AUFGABE:
Schreib alle Haftanstalten und Teilanstalten auf, die im Textabschnitt zum Spritzentausch im Gefängnis mit Namen genannt werden.

TEXTABSCHNITT:
- - - - - - -

2. Ist eine Ausweitung vorgesehen?

Gegenwärtig nicht.

3. Welche Möglichkeiten gibt es für die Feststellung, wie viele Drogenabhängige von der Möglichkeit des Spritzentauschs Gebrauch machen?

Die Zahl der Drogenabhängigen, die am Spritzentausch teilnehmen, kann durch externe wissenschaftliche Untersuchungen oder anstaltsinterne Dokumentationen festgestellt werden.

4. Wie viele Gefangene machen nach Einschätzung des Senats in welchen Haftanstalten vom Spritzentausch „Hand zu Hand" Gebrauch?

Im Jahr 2000 (Stand: 1. September 2000) haben in der JVA Am Hasenberge 22 und in der Frauenteilanstalt 13 Gefangene am Spritzentausch teilgenommen.

Die „Hand-zu-Hand-Vergabe" in der JVA Vierlande erfolgt anonym durch externe Beraterinnen und Berater. Teilnehmerdaten werden nicht erhoben.

5. Welchen Anteil der Drogenabhängigen in den jeweiligen Anstalten machen nach Einschätzung des Senats die in 4. genannten Gefangenen aus?

- - - - - - -

GEGEBENE DATEN:
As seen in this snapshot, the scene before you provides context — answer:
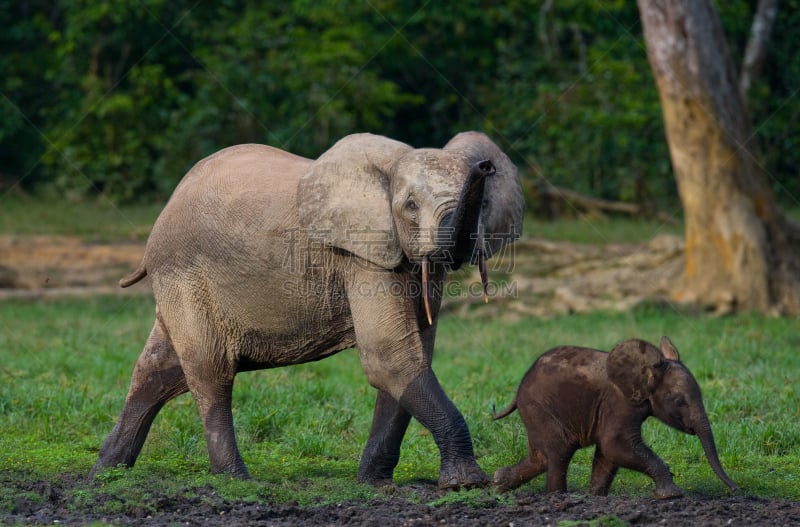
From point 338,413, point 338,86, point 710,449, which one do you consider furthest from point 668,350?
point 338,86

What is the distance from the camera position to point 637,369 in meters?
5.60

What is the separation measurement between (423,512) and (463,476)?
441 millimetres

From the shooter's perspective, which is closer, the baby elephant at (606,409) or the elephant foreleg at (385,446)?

- - - - - - -

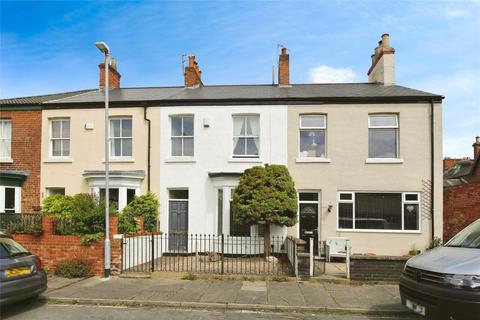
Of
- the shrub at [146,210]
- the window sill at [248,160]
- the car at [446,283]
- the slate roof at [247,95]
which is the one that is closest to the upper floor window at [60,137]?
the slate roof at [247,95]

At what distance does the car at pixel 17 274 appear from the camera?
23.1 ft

- - - - - - -

LÖSUNG:
- JVA Am Hasenberge
- Frauenteilanstalt
- JVA Vierlande